* À faire
[1] Répondez aux questions suivantes à partir de l'article sur Tokyo.
(a) Quel jour et à quel moment de la journée Alain de Chalvron est-il arrivé à Tokyo ?
(b) Pour quelle chaîne est-il envoyé spécial ?
(c) Qu'est-ce qui a modifié la physionomie de la ville ?
[2] Pour chacune des affirmations suivantes, indiquez si elle concorde avec l'article sur Tokyo, en citant les mots qui le montrent.
(a) Les Japonais sont entraînés au risque nucléaire.
(b) Les immeubles de Tokyo ont résisté au séisme de vendredi.
(c) Les magasins étaient fermés le samedi de l'arrivée de l'envoyé spécial.
[3] Poursuivez l'article sur Tokyo à partir de sa dernière phrase.

* Extrait du texte
Alain de Chalvron témoigne depuis Tokyo | Vidéo

Publié le 14 mars 2011 par Lyriciste

« A Tokyo, l’ambiance est lourde » et les habitants « à bout de nerfs », témoigne l’envoyé spécial de France 2

Que redoutent le plus aujourd’hui les Tokyoïtes et les Japonais ? Un nuage radioactif ou une nouvelle forte secousse ?

« Le nuage radioactif », nous répond Alain de Chalvron. « Cette ville est bien préparée aux séismes. Les Japonais vivent avec. C’est le risque de leur pays et ils sont entraînés dès tout petits à y faire face. »

« En revanche, ils ne sont pas entraînés au risque nucléaire, pas plus que nous. Historiquement, avec Hiroshima et Nagasaki, le nucléaire a au Japon une charge émotionnelle plus forte qu’ailleurs. Les Japonais savent mieux que d’autres ce que causent les radiations. Ils savent aussi que ce n’est pas parce qu’ils sont à une distance de 300 km d’une centrale accidentée qu’ils seront épargnés. »


A quoi ressemble Tokyo aujourd’hui, comment les gens vivent-ils au quotidien ?
Je suis arrivé samedi matin à Tokyo. J’ai constaté aussitôt que la ville était moins animée que d’habitude. Mais c’était le week-end. Il n’y avait pas grand monde dans les rues, c’était un peu mort, même si les magasins étaient encore ouverts. Le violent séisme de vendredi a fait peu de dégâts, les immeubles ont beaucoup bougé mais ils ont tenu le choc. En revanche, les coupures d’électricité ont modifié la physionomie de la ville. La plupart des enseignes lumineuses sont éteintes, Tokyo n’est plus une ville lumière. C’est un peu glauque.

* Liste des lignes
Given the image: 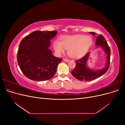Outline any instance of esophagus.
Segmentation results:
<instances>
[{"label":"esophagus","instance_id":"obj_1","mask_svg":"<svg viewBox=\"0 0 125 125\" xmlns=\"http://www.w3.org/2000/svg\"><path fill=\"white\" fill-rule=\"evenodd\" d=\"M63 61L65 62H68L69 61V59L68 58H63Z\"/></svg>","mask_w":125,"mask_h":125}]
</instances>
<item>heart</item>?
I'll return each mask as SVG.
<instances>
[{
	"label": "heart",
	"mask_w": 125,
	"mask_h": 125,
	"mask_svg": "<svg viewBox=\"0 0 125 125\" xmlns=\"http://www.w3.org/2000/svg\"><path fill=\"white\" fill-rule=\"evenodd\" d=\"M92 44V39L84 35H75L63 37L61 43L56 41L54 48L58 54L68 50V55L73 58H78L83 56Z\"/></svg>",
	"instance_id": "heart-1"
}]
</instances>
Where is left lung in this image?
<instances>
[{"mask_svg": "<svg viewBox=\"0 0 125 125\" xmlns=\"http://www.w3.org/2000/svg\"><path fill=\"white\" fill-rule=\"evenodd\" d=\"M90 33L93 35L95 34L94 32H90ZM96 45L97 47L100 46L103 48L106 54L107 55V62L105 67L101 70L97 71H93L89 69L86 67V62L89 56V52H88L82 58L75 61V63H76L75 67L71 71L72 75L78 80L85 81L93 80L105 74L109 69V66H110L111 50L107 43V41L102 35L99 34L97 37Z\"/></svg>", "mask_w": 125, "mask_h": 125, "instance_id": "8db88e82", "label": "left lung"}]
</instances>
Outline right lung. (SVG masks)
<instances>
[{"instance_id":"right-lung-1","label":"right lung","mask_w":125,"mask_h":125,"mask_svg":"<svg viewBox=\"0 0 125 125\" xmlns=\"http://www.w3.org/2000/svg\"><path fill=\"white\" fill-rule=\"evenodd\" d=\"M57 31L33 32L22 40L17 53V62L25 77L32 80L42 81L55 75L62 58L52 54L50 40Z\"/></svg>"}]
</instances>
* * *
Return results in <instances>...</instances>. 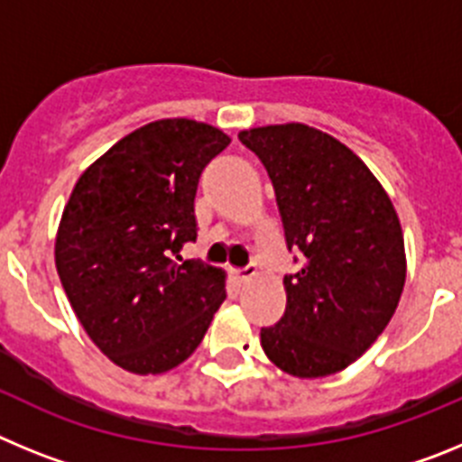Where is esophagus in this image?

* Réponses par consigne
[1]
(a) Samedi matin.
(b) France 2.
(c) Les coupures d'électricité.

[2]
(a) Non : « En revanche, ils ne sont pas entraînés au risque nucléaire, pas plus que nous. »
(b) Oui : « les immeubles ont beaucoup bougé mais ils ont tenu le choc ».
(c) Non : « même si les magasins étaient encore ouverts ».

[3]
Aujourd’hui lundi, les gens ont repris le travail. Et là, ils sont tombés sur un problème. Ils ont  emprunté le train et le métro mais en raison du rationnement de l’électricité il y a eu de forts allègements dans les transports. Les travailleurs ont fait face à des attentes interminables et à d’importants retards. Certains de nos collaborateurs japonais sont arrivés au bureau à bout de nerfs. Mais la vie continue et les restaurants sont ouverts.

Les Japonais ont-ils confiance dans leurs autorités ou sont-ils de plus en plus critiques ?
Par tradition, ils sont confiants. Mais dans le contexte particulier du nucléaire, ils sont plus méfiants. Car il y a dans le pays une longue tradition de mensonge à ce sujet. Dans le passé, beaucoup d’incidents nucléaires, plus mineurs, ont été minimisés ou passés sous silence. Le lobby de l’électricité, Tepco en particulier, était très associé au gouvernement de droite précédent, qui est resté au pouvoir 50 ans. Aujourd’hui, c’est un nouveau gouvernement de centre-gauche donc ils ont tendance a lui faire plus confiance.

Avez-vous assisté à des scènes d’exode ?
Non. Car il faut encore pouvoir partir. Cela implique de quitter son travail, d’obtenir un congé, de trouver une place de train ou d’avoir du carburant pour la voiture. Certes, tous les industriels du nucléaire vivant à Tokyo semblent avoir eu un besoin urgent de prendre des vacances, mais tout le monde ne peut pas.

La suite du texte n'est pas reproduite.